Rapid test for clinical use
The researchers tested the method on a total of 96 bacterial species from different phyla in complex clinical samples taken, for example, from faecal matter and the vagina, but also in compost samples. After only a matter of minutes, they were able to see whether or not the bacteria responded to antibiotic treatment; the effect was most salient after about half an hour.
3N Bio is a company that Pelechano and some of his colleagues have started up in the KI Innovations incubator to develop the method and create a rapid molecular test for clinical use. They have now received financing from the Swedish Research Council to demonstrate proof of concept for such a test in collaboration with the Karolinska University Hospital.

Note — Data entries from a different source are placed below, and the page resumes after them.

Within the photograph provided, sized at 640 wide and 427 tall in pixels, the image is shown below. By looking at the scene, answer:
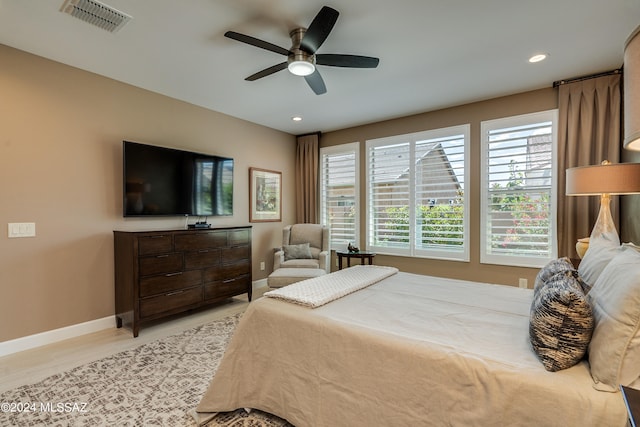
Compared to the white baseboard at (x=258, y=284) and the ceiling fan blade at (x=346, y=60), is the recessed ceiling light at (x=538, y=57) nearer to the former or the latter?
the ceiling fan blade at (x=346, y=60)

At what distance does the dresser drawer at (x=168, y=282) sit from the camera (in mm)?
3062

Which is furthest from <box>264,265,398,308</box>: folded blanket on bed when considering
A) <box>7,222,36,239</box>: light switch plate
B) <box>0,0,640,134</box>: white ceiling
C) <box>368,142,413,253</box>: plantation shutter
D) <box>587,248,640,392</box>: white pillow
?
<box>7,222,36,239</box>: light switch plate

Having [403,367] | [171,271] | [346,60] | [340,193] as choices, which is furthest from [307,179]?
[403,367]

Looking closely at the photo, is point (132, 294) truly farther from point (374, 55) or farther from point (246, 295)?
point (374, 55)

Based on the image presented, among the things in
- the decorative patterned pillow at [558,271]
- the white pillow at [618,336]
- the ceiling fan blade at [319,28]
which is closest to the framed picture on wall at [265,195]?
the ceiling fan blade at [319,28]

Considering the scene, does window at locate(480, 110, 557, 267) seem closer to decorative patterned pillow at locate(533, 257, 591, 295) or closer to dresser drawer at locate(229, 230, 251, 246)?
decorative patterned pillow at locate(533, 257, 591, 295)

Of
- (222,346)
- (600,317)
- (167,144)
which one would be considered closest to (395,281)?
(600,317)

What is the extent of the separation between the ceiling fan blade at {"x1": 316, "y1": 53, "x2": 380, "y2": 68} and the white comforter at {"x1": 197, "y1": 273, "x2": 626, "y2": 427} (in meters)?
1.81

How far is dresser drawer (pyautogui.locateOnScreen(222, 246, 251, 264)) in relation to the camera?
3842 millimetres

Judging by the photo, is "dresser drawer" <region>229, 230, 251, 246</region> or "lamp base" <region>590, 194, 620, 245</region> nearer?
"lamp base" <region>590, 194, 620, 245</region>

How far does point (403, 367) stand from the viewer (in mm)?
1312

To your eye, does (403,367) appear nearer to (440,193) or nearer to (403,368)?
(403,368)

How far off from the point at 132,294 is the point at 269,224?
2.43 meters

“It’s crucial that doctors can quickly find the right antibiotics for seriously ill patients with bacterial infections to reduce the unnecessary use of antibiotics,” says Pelechano. “Current methods of testing antibiotic resistance can take hours or even days, but often treatment needs to be given more promptly than that to avoid serious consequences for the patient. Because of this, a broad-spectrum antibiotic is often prescribed, which increases the risk of resistance.”